Šarović married Aleksandra Ilić of the rival New Serbia party in 2011. They divorced in 2013.

2012–present

Serbia's electoral system was reformed in 2011, such that parliamentary mandates were awarded in numerical order to candidates on successful lists. Šarović received the fourth position on the Radical Party's list in the 2012 parliamentary election, but the party failed to cross the electoral threshold to win representation in the assembly. He was promoted to the second position in the 2014 election, in which the party once again failed to win representation. He was also the Radical Party's nominee for mayor Belgrade in the 2012 and 2014 local elections; the party did not win any seats in the assembly on either occasion.
Šarović took part in protests against the negotiations between the governments of Serbia and Kosovo in 2013 that led to the Brussels Agreement. During one protest, he accused then-Serbian president Nikolić of treason by normalizing relations with Kosovo. After the conclusion of the agreement, then-deputy prime minister Vučić remarked that Šarović had sent him several threatening messages from his personal phone.

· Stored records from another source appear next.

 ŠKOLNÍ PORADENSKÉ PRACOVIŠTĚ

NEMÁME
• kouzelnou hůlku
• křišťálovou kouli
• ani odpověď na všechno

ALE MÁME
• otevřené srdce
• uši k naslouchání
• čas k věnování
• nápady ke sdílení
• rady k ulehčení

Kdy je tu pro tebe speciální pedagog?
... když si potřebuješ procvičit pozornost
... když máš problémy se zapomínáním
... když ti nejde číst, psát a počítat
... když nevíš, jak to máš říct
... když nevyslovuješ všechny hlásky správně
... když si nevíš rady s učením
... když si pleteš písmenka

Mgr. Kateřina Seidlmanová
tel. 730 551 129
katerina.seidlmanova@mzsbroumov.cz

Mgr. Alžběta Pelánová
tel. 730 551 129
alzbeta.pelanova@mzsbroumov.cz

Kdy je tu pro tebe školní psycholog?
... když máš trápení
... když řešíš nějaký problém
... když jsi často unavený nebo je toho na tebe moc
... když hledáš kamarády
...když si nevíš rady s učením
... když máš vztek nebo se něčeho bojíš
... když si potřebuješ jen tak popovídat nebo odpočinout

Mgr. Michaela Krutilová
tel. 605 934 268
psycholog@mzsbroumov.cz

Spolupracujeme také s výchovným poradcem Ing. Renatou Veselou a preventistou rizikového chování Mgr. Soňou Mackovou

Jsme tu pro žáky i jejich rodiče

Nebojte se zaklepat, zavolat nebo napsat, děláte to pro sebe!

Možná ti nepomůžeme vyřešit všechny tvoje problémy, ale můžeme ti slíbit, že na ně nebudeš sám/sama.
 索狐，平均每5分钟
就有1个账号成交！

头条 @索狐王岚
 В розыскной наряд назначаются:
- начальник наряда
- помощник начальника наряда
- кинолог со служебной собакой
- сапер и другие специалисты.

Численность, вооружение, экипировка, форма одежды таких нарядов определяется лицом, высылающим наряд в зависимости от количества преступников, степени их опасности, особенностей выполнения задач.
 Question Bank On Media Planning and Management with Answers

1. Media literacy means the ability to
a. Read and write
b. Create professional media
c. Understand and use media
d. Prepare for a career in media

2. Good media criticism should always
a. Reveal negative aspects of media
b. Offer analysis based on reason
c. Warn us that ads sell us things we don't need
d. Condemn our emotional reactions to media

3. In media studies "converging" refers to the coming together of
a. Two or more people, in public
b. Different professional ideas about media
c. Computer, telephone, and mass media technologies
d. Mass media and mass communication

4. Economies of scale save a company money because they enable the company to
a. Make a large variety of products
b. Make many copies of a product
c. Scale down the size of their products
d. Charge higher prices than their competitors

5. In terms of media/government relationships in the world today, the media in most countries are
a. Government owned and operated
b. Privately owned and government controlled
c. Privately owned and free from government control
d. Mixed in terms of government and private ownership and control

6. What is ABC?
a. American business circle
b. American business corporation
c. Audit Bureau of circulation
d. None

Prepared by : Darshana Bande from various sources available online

Šešelj was allowed to return to Serbia for health reasons in 2014 while his trial was still in progress. Šarović subsequently indicated that Šešelj would not return to The Hague voluntarily.
The Radicals returned to parliament with the 2016 election, winning twenty-two mandates. Šarović, who once again received the second position on the party's list, was elected to a fourth term. Following the election, Šarović and Nataša Jovanović represented the Radical Party in pro forma discussions with president Tomislav Nikolić on the formation of a new government. The results of the talks were a foregone conclusion; the Progressives and their allies commanded a majority of seats in parliament, and the Radicals once again served in opposition. The Radical delegation used their consultation session to demand that Nikolić resign, and the meeting was reported to have ended after thirty seconds. Later in 2016, Šarović was convicted of burning a flag of the United States of America and issued a suspended sentence.
In 2018, Šešelj was convicted in absentia of inciting war crimes with nationalist speeches in 1992. He was issued a ten-year sentence but was not required to serve any time in prison as he had already spent more than ten years in custody at The Hague. Some parliamentarians called for Šešelj to be expelled from the assembly as a result of his conviction; Šarović has argued that there are no grounds to do this.
During the 2016–20 parliament, Šarović was a member of the assembly's health and family committee and its committee on administrative, budgetary, mandate, and immunity issues; a deputy member of the committee on constitutional and legislative issues, the committee on the diaspora and Serbs in the region, and the committee on Kosovo-Metohija; a deputy member of Serbia's delegation to the NATO Parliamentary Assembly ; and a member of the parliamentary friendship groups with China, Greece, Russia, and Venezuela.
Šarović received the seventh position on the Radical Party's list in the 2020 Serbian parliamentary election, in which the Radicals once again fell below the electoral threshold. Šarović resigned from the party shortly thereafter, citing fundamental disagreements with Šešelj on both the party's direction and the political situation in Serbia. He later accused Šešelj of being insufficiently critical of Serbia's Progressive-led administration and rejected rumours that he himself would join the Progressive Party.